Intercom S3 Backups: Dealing with Empty Files
Today I learned the hard way that Intercom’s S3 backup integration creates empty files for every export window with no conversations.
After months of daily backups, my bucket had 17,569 files. Only 405 contained actual data.
The Problem
Intercom exports conversations to S3 as JSONL files, one file per time window (typically hourly). If no conversations happened during that window, you get a 0-byte file. Over time, this adds up:
Total files: 17,569
Non-empty files: 405 (2.3%)
Zero-byte files: 17,164 (97.7%)
That’s a lot of clutter to sift through when you actually need the data.
Finding and Deleting Empty Files
First, identify the scale of the problem:
# List all files with sizes
aws s3 ls s3://your-bucket/ --summarize | tail -3
# Count non-empty files
aws s3 ls s3://your-bucket/ | awk '$3 > 0 {count++} END {print count}'
To delete all zero-byte files, list them first, then use batch deletion:
# List empty files
aws s3 ls s3://your-bucket/ | awk '$3 == 0 {print $4}'
# Batch delete using s3api (much faster than individual s3 rm calls)

§ **Input data**:
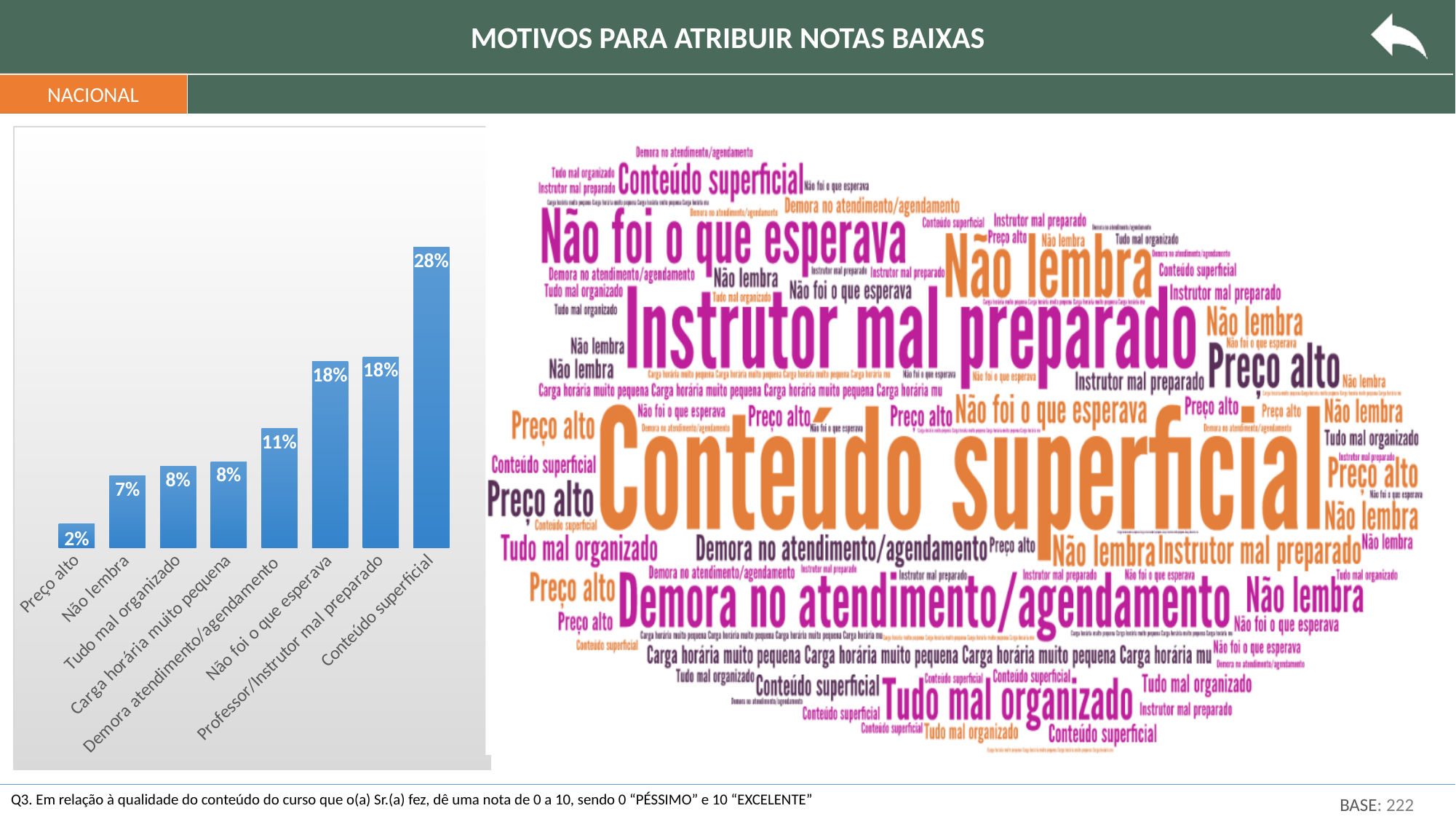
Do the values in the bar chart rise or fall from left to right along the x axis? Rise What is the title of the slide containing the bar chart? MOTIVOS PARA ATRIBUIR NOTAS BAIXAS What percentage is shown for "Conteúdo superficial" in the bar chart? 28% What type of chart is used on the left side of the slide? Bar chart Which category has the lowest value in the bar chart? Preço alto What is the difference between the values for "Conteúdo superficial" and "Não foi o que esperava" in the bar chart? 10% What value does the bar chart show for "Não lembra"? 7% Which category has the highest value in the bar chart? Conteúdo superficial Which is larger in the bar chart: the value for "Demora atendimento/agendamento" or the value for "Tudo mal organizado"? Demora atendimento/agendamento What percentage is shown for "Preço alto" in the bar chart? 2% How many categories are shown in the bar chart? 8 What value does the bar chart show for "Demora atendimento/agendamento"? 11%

§ **Task requirements**: According to the Intercom S3 backups text, why did the bucket fill up with so many zero-byte files? Explain in one to three sentences. Rely only on the Intercom S3 backups text for what comes next.

§ **Task solution**: Intercom exports conversations to S3 as JSONL files, one file per time window (typically hourly). When no conversations happen during a window, it still creates a 0-byte file for it. Over months of daily backups, these empty files added up to 17,164 of the 17,569 files.